In response, some boroughs have started buying new-build homes specifically for homeless households. Newham itself announced plans in February 2025 to buy 36 new homes at Boleyn Heights so families could move out of costly nightly accommodation such as hotels.

That context explains why a single tower block in Stratford has become politically significant. It is not just a planning case. It is part of a wider struggle over how London councils use scarce housing stock when homelessness demand remains high.

Why does Stratford matter here?

Stratford matters because it is one of Newham’s highest-pressure housing areas, close to major transport links, regeneration zones, and high-value development. A centrally located council-owned block in Stratford has strategic value because it can support housing need faster than new land assembly or distant acquisitions.

The location at 10 Victoria Street also makes the decision visible. The site sits in a borough where housing policy is closely watched by residents, campaigners, and local media, especially after years of activism around the building’s future.

That visibility increases the political stakes. A demolition decision sends a message about redevelopment and longer-term family housing. A retention decision sends a message about emergency housing need and rapid response.
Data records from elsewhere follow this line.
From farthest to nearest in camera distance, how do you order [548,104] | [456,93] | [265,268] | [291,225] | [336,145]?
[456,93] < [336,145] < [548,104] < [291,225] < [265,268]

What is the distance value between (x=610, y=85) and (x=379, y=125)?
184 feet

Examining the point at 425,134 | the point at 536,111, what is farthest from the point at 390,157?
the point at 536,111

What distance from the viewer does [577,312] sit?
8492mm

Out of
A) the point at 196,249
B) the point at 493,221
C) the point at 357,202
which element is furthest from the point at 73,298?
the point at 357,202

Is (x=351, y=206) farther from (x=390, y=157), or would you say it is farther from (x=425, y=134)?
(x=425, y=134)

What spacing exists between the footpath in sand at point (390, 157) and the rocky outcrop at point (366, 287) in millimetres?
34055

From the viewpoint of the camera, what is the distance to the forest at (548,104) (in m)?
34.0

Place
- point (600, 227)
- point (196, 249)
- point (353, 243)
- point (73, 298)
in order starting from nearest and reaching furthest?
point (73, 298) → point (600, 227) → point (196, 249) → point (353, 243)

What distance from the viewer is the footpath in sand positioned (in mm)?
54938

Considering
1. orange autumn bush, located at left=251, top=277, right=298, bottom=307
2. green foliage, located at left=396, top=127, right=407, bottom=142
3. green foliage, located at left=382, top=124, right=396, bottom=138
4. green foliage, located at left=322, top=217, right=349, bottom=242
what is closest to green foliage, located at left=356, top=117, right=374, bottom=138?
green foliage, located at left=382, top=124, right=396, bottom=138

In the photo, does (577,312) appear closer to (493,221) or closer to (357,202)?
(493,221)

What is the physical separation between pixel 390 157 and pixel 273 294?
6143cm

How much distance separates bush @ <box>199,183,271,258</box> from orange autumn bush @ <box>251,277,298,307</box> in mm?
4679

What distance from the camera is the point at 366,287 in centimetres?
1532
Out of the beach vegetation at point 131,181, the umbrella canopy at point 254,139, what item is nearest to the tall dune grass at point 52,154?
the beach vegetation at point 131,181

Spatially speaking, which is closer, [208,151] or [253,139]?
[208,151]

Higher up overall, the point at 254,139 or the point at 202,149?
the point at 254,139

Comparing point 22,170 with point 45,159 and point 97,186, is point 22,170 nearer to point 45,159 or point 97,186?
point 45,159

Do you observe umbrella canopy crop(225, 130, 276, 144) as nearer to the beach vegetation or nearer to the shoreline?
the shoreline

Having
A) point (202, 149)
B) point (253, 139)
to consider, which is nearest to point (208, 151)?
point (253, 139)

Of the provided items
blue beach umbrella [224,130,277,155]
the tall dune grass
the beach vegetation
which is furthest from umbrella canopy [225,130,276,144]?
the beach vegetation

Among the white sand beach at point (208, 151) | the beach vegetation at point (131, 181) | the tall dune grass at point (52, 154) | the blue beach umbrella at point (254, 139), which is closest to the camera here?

The Stratford case therefore sits at the intersection of planning, homelessness, and public finance. It shows how one block can shift from being a redevelopment candidate to a strategic temporary accommodation asset when the local housing crisis worsens.

Why does Stratford matter here?

What happens next?

The next step is a revised business case, backed by survey work, that decides whether the tower stays in use, gets refurbished, or returns to a demolition timetable. Newham says no money is currently being spent on demolition while that review continues.

If refurbishment costs are manageable, the council can keep the block in service longer and preserve homes for homelessness use. If the building fails structural or financial tests, demolition could be brought forward again.

The decision will also shape how Newham balances long-term housing supply against immediate crisis response. Rebuilding creates better-specified homes later. Retention creates capacity now. That trade-off defines the current debate.

For East London readers, the key point is simple. The Stratford tower block is no longer only a redevelopment site. It has become a test of whether councils under extreme housing pressure prioritise new-build replacement or the immediate use of existing homes for homeless people.

  1. Why did Newham Council pause the demolition of 10 Victoria Street?

    Newham Council paused demolition because it is reviewing whether the 218-home tower could be used as longer-term temporary accommodation for homeless households instead of being rebuilt immediately.